• [Stated exercise]: Keep only the lines of the listing below that contain the string "face", treating uppercase and lowercase letters as distinct.

• [Source data]:
==========
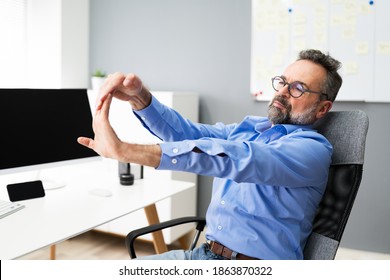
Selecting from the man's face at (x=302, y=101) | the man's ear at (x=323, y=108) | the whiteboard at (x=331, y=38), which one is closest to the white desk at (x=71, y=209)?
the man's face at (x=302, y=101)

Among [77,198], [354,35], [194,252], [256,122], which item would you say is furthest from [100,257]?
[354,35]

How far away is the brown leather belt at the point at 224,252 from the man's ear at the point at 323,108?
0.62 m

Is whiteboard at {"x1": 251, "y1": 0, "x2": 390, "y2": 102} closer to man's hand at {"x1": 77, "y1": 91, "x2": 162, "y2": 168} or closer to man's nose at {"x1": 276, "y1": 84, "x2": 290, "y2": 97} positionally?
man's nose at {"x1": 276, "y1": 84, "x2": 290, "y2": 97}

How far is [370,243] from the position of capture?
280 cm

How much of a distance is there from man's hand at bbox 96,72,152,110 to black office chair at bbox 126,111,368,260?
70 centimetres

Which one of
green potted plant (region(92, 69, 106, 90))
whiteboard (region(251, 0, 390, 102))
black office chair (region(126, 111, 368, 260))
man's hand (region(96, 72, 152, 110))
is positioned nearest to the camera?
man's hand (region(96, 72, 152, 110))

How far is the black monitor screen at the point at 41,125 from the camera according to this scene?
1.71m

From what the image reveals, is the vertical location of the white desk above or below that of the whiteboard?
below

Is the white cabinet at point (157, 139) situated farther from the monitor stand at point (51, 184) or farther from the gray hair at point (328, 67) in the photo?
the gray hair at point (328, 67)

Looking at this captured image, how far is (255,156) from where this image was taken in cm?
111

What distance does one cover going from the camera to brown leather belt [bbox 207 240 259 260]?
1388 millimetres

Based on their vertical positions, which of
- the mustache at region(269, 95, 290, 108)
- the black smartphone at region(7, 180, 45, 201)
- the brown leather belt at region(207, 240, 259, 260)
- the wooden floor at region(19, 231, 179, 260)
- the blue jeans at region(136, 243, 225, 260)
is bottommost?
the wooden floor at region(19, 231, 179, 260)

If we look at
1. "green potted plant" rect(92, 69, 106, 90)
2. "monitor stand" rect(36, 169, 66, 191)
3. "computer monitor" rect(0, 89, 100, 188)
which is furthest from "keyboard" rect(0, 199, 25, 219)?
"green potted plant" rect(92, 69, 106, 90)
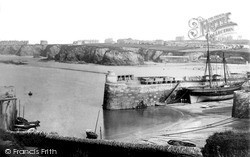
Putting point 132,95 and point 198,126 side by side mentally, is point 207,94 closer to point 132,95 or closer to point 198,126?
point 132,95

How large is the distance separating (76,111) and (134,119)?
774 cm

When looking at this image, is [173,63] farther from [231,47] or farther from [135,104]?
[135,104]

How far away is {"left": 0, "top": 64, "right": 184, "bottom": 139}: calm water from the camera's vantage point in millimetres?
==========
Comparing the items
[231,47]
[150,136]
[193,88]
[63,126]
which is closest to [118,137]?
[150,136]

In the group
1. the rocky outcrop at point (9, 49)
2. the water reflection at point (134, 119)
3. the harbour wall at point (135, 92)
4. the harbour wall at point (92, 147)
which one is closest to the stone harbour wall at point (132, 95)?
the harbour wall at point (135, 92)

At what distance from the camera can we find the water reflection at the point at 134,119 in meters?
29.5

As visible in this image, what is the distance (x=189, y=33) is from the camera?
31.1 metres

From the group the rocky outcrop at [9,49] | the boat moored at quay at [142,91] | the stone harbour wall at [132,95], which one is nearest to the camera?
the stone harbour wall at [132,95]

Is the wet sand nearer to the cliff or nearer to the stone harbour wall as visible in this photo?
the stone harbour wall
==========
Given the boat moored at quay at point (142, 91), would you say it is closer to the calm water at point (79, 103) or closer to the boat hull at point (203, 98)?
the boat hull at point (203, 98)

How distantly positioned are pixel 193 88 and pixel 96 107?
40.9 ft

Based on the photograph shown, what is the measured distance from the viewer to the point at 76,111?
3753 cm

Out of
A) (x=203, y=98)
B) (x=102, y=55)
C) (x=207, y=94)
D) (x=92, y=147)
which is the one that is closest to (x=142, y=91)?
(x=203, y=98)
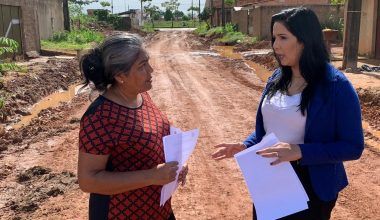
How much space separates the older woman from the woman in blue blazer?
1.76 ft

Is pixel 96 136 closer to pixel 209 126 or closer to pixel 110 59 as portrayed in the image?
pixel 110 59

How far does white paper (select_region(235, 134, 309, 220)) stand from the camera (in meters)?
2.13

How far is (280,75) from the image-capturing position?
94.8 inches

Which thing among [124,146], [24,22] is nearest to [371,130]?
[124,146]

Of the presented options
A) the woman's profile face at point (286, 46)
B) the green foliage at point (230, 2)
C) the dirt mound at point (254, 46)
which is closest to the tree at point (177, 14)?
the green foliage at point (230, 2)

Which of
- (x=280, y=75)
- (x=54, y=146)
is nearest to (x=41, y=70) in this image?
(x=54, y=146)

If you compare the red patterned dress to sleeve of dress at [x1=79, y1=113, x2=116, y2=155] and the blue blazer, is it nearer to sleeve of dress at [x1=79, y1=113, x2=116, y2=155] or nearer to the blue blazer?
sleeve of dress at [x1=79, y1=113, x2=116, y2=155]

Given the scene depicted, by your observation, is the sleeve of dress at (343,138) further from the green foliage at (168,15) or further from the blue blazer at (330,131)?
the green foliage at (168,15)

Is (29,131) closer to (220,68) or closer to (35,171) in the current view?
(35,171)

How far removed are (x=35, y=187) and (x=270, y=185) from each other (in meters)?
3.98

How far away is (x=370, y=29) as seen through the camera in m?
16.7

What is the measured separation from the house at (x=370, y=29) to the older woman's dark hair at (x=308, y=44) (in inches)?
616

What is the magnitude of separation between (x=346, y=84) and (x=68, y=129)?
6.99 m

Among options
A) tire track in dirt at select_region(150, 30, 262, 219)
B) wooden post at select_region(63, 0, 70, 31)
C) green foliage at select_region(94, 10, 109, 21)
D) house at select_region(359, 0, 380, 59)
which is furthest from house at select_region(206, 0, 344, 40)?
==========
• [Response]:
Selecting from the man's face at (x=302, y=101) | the man's ear at (x=323, y=108) | the whiteboard at (x=331, y=38), which one is closest to the white desk at (x=71, y=209)?
the man's face at (x=302, y=101)
A) the woman's profile face at point (286, 46)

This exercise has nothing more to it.